• Katherine Arthurs

Crispy Smashed Yukon Potatoes with Gorgonzola

Are you ready for this! Gorgonzola is basically LIFE paired with crispy Yukon potatoes...and I don't eat a lot of potatoes...BUT when I do - these are on the top of the list.

Love the crispy outside, creamy insides and the richness from the Gorgonzola! OK, I'll just have a plate of these...forget the steak!

Crispy Smashed Yukon Potatoes with Gorgonzola

1 pound Yukon potatoes (the smaller ones, if possible)

1 teaspoon salt

2 tablespoons butter

sprinkle of salt & pepper

1/2 cup gorgonzola, cubed or roughly cut up.

chives, chopped

Fill a medium sized pot with water. Add the potatoes and salt. Bring to a boil. Cook for 4-6 minutes, until the potatoes are tender but not all the way cooked through. Drain water and let the potatoes sit in the strainer for a couple of minutes.

Meanwhile, heat a heavy pan (like a cast iron pan) over medium/low heat. Add butter and melt. Add the strained potatoes to the pan. Using a fork or a spatula, smashed the potatoes. NOW this is a tricky part - it can be hard to do and the potatoes will likely fall apart. After 1 or 2 you will get the hang of it.

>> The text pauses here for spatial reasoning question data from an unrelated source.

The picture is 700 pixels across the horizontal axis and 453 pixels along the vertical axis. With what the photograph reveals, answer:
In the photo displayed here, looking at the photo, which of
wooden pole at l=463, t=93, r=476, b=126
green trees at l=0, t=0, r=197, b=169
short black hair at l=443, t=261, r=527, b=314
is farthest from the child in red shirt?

Don't smashed them down like a completely flat pancake- you want to smashed them down about half way. Once all are smashed, let them sit on that side for 6 minutes or when they are very crispy. Flip them all over for another 6 minutes or when they are crispy on this side. Remove from heat and sprinkle with salt, pepper, gorgonzola and chives. Eat HOT.